Source passage »
· · ·

The suit seeks to establish a class made up of those whose works have been “infringed” by Google. Among the proposed relief, the complaint asks the court for an order declaring that Google’s actions violated the Copyright Act; an injunction barring future infringement; monetary damages up to the maximum amount allowed by law; and the destruction of all infringing copies in Google’s possession.
U.S. Publishers Are Ramping Up their AI Fight
The filing is yet another sign that, after waiting out the initial rush of lawsuits against AI companies, publishers are now all in.
The Google suit comes just two months after five major academic, professional, and trade publishers (Elsevier, Cengage, Hachette, Macmillan, and McGraw Hill), also with author Scott Turow, and organized by the AAP, filed its first AI lawsuit, suing Meta and founder and CEO, Mark Zuckerberg in New York.
Much of the Google suit is based on similar claims contained in the Meta suit, which alleges the “willful infringement” of millions of works used for training Meta’s large language model. Turow is also a named plaintiff in that suit (as well as in a 2023 Authors Guild class action lawsuit against Open AI).

· · ·

Records »
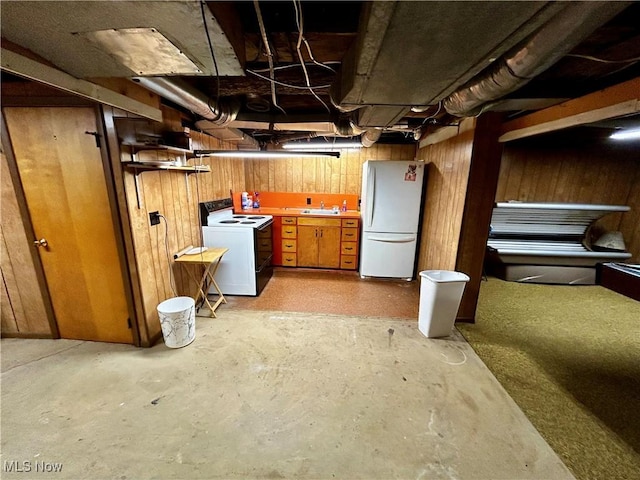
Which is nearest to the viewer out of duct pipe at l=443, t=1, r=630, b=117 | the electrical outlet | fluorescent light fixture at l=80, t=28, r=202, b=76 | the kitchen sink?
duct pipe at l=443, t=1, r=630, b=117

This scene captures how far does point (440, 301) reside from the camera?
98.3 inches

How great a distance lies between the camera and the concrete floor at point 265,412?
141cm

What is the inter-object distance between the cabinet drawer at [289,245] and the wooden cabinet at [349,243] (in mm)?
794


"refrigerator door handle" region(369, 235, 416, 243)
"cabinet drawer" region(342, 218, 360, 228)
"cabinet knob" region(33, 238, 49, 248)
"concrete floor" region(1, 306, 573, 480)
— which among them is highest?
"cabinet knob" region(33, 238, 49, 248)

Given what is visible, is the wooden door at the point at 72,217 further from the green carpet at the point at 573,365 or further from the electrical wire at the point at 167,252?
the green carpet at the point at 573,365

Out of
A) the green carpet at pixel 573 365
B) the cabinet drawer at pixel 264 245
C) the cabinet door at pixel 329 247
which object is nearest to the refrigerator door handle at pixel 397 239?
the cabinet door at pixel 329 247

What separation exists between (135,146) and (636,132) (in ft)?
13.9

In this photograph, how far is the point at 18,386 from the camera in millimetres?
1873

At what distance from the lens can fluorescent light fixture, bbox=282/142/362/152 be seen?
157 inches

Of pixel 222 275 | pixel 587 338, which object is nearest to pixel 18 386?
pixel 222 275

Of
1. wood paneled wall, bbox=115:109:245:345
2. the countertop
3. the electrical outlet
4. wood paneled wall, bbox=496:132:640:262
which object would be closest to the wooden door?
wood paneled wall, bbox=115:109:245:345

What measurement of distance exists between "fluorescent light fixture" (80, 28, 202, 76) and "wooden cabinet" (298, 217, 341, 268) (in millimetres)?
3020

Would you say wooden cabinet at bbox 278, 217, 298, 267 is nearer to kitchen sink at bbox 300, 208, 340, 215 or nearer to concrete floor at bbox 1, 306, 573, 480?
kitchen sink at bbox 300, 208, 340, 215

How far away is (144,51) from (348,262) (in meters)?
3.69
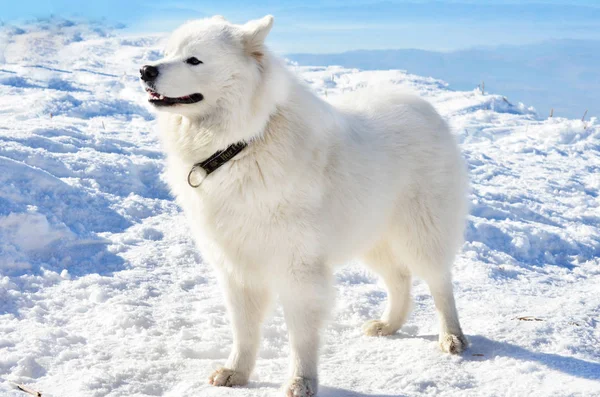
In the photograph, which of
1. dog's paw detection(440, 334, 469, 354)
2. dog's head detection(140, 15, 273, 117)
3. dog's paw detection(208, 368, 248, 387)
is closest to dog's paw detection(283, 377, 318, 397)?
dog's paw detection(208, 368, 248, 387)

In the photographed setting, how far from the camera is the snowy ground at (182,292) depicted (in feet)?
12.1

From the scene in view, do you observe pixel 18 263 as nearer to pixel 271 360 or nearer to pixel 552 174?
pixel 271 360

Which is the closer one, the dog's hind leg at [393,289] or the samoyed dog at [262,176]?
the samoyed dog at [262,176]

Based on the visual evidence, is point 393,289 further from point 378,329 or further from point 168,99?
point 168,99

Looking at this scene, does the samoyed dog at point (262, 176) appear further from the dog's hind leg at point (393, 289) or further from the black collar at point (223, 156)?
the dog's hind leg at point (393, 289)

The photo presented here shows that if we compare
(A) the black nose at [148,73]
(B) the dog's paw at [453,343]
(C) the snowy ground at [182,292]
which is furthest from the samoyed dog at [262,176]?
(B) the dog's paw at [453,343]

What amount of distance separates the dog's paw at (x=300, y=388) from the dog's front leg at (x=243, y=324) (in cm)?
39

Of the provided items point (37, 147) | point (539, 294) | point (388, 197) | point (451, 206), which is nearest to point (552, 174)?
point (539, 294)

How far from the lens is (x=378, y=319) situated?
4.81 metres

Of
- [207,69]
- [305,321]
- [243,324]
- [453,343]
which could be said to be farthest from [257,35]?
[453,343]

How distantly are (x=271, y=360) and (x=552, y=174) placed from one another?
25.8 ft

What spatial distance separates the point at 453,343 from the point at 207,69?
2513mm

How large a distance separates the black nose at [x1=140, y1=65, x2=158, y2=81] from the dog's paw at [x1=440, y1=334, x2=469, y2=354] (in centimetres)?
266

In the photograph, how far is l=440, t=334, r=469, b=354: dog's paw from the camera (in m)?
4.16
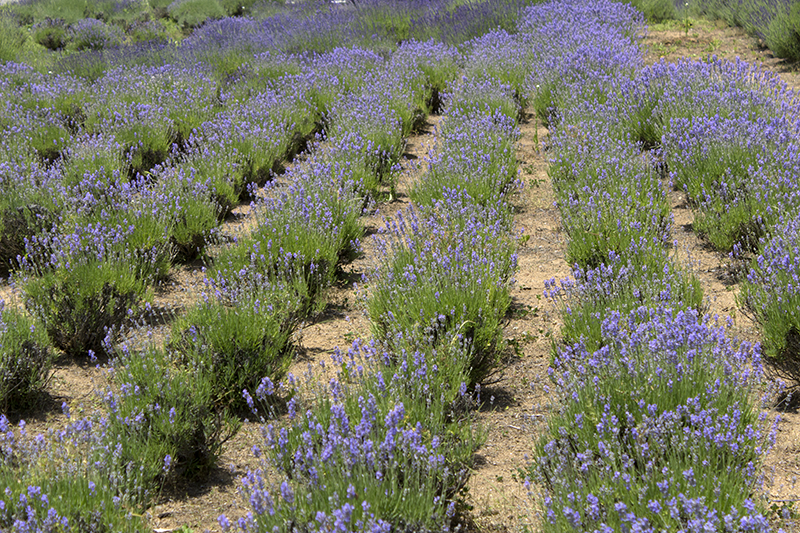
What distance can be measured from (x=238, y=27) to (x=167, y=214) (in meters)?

· · ·

Exercise tasks »
A. In the lawsuit passage, how long before the Google suit did the publishers file their first AI lawsuit?
B. List every publisher that the lawsuit passage names as suing Meta.

Responses by task »
A. Two months before.

B. Elsevier, Cengage, Hachette, Macmillan, McGraw Hill